(Short text fragments from websites)
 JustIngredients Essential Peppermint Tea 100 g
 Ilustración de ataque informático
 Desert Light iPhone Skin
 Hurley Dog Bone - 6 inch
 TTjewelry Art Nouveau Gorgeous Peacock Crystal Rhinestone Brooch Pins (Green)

---

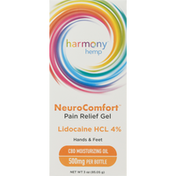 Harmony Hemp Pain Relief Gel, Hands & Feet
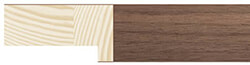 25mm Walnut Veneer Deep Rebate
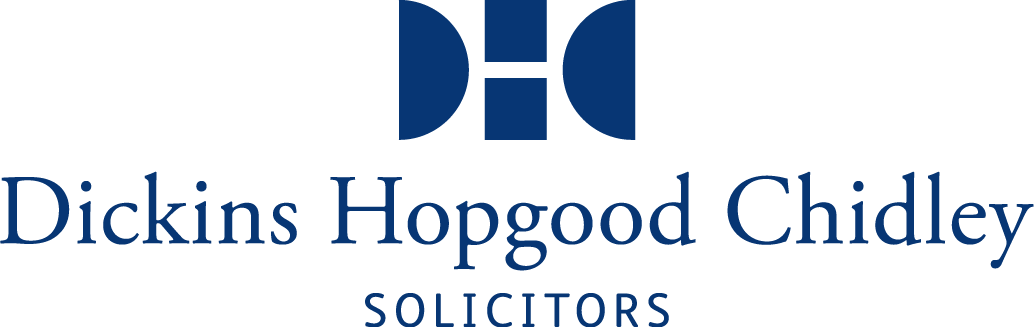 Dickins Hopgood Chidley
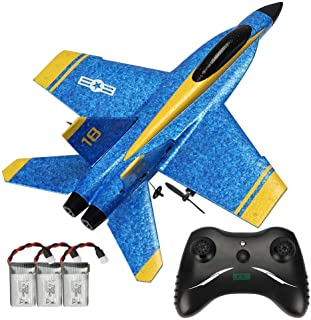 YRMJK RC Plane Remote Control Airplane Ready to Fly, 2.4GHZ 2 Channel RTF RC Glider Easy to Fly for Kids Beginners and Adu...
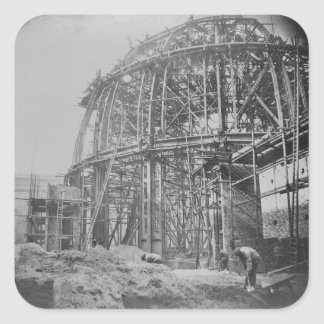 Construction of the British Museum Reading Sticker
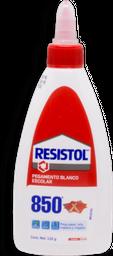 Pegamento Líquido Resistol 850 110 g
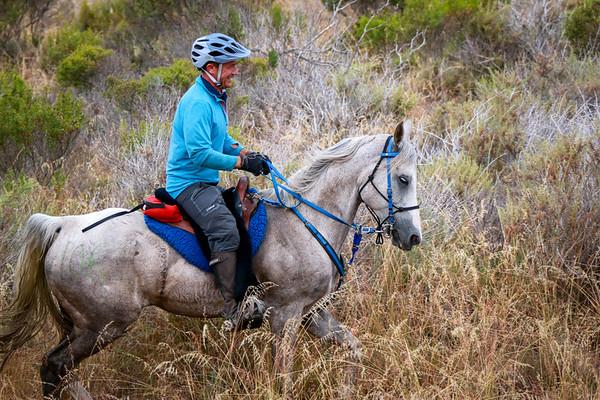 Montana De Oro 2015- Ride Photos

● **DIRECTIONS**:
The required answer is the exact run of lines above starting at the line with "Ilustración de ataque informático" and ending at the line with "TTjewelry Art Nouveau", with both ends present.

● **FINISHED EXERCISE**:
 Ilustración de ataque informático
 Desert Light iPhone Skin
 Hurley Dog Bone - 6 inch
 TTjewelry Art Nouveau Gorgeous Peacock Crystal Rhinestone Brooch Pins (Green)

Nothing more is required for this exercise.